Avatars Table: id, user_id, content_type, thumbnail, size, width,
height (uses attachment_fu)
class Avatar < ActiveRecord::Base
belongs_to :user
end

Users Table: id, screen_name, email, password, gender
class User < ActiveRecord::Base
has_one :photo
has_many :avatar
has_many :admirer
end

thanks so much!

On Dec 15, 2007, at 1:24 AM, Dave L. wrote:

class Avatar < ActiveRecord::Base
belongs_to :user
end

Users Table: id, screen_name, email, password, gender
class User < ActiveRecord::Base
has_one :photo
has_many :avatar
has_many :admirer

You put those two in plural, right?

end

The problem you are facing comes from the fact that there’s no link
between admirers and avatars, yet you want to join them.

This in turn is consequence of what seems a not yet rounded model: to
admire and being admired is a relationship between users. That’s a
hands_and_belongs_to_many linking users to users, you need to link
them both ways.

The admirer’s table would have as columns: “admirer_id”, “admired_id”,
and NO column “id” (create_table :admirers, :id => false do |t| …).

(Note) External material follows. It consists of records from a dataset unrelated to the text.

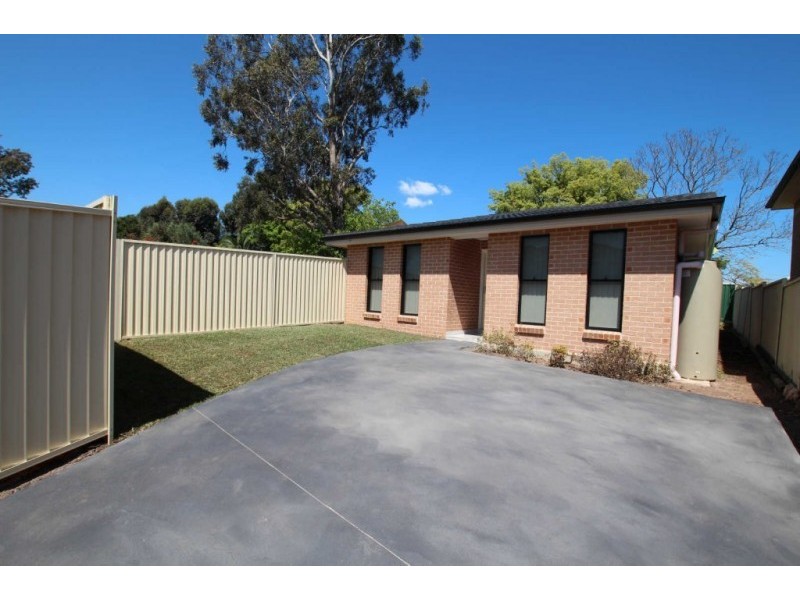 12A HENRY STREET, Guildford NSW 2161
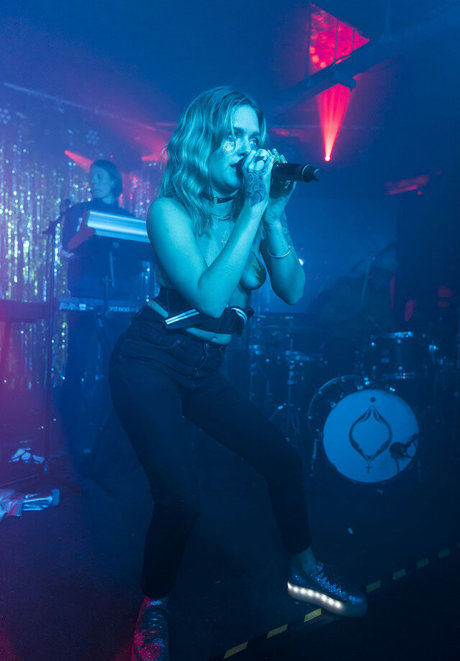 Tove Lo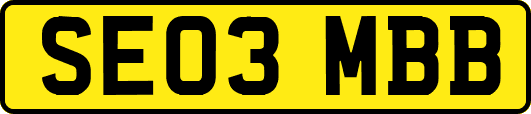 SE03MBB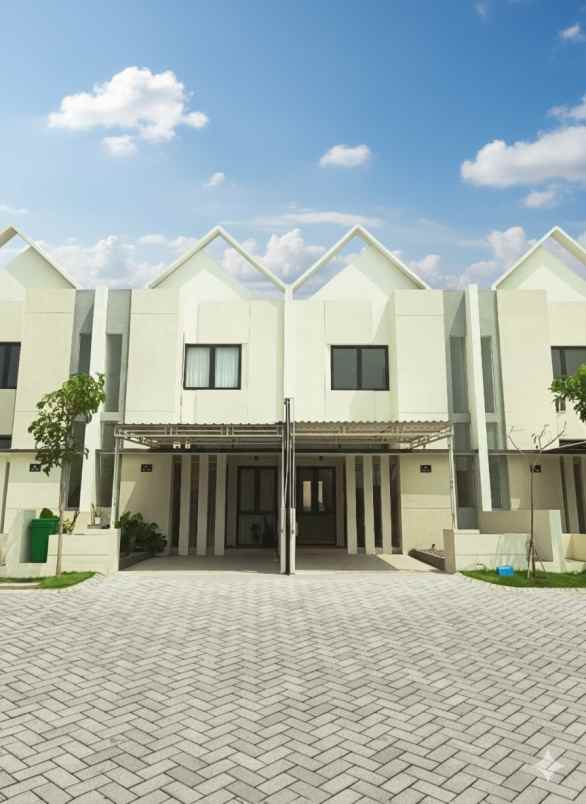 beli rumah bonus mobil tanpa diundi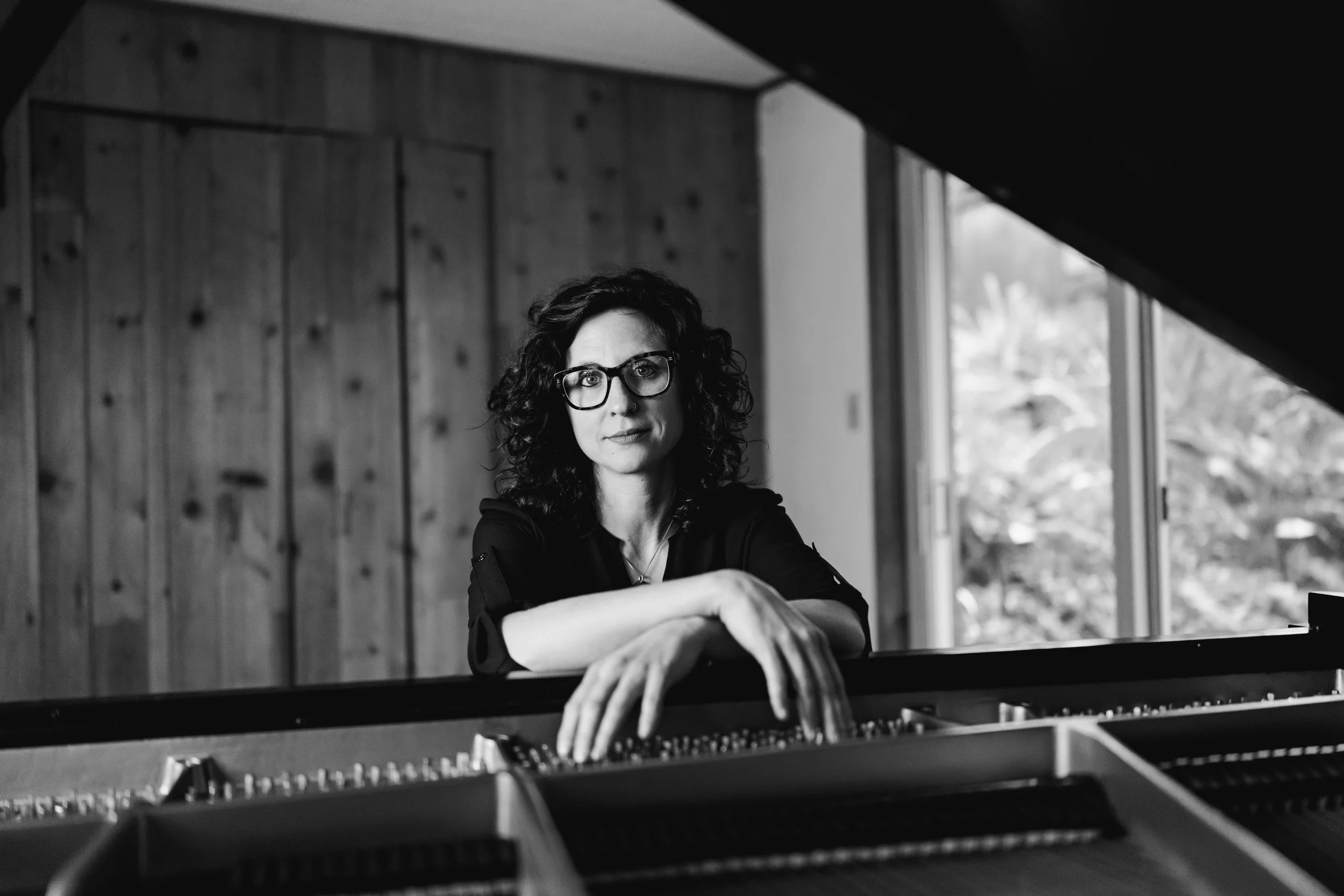 Piano Recital Featuring Alexis Gibbons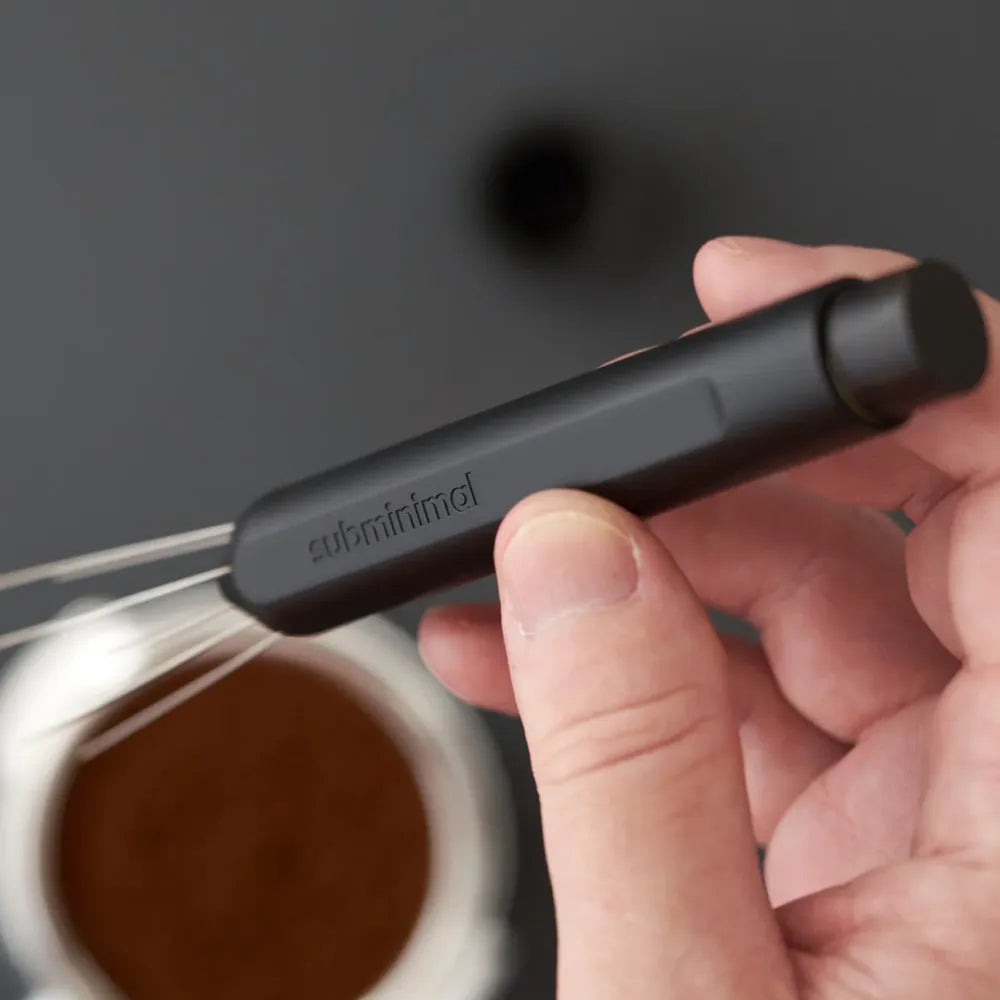 Subminimal Flick WDT Tool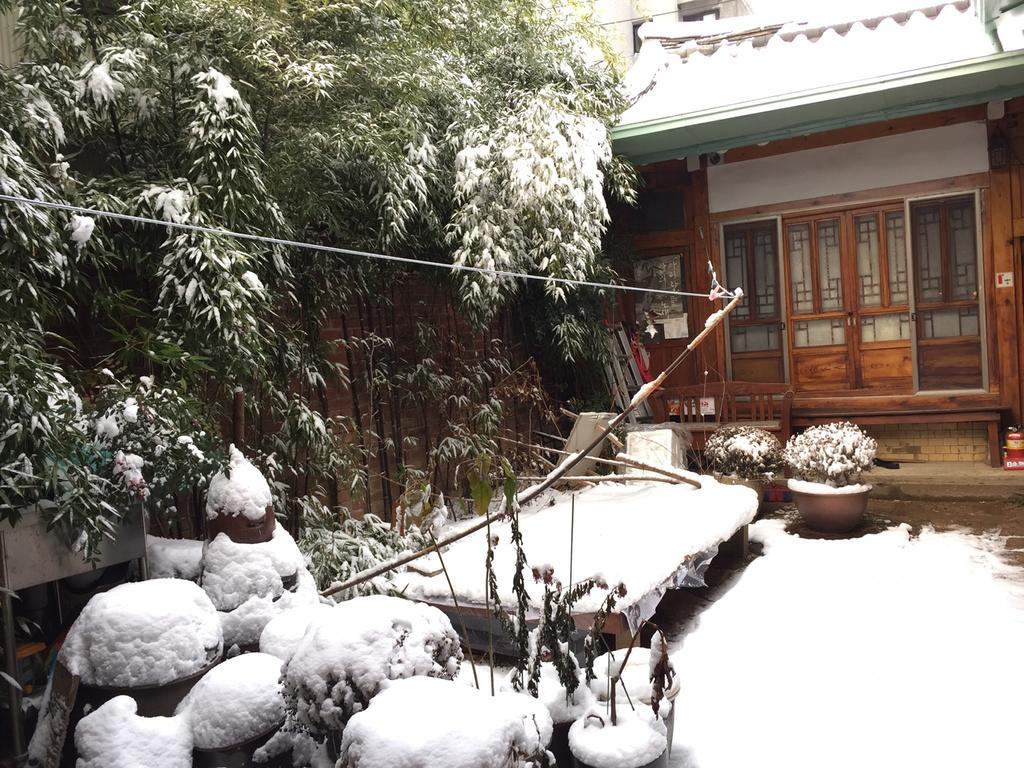 Gongsimga Hanok 2* Seoul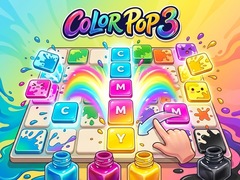Igra Color Pop 3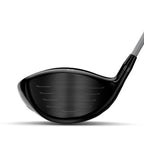 Left Handed PFT X9 Extreme MOI Iron Set +1 inch Over Big &amp; Tall Senior Men's Complete 8-Piece Set (4-SW) Senior Flex A Flex Club (Tall 6'0"+ / +1" Over) with Premium Men's Arthritic Golf Grip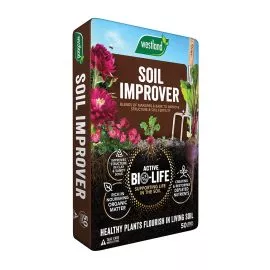 Westland Bio-Life Planting Soil Improver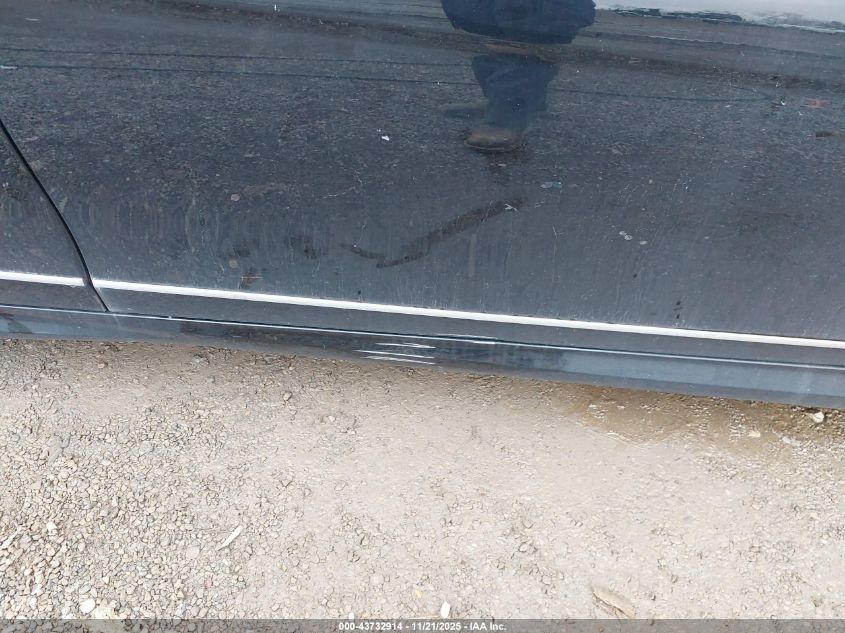 2013 Mercedes-Benz C 300 Sport 4Matic VIN: WDDGF8AB7DR267042 Lot: 43732914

In the User model you have

has_and_belongs_to_many :admirers, …, :join_table => ‘admirers’
has_and_belongs_to_many :admireds, …, :join_table => ‘admirers’

Check the API for the options in the ellipsis, Google for “self-
referential has_and_belongs_to_many” as well.

Then you have a link from users to avatars going through admirers,
because

user.admirers

is a collection of users, and they have avatars.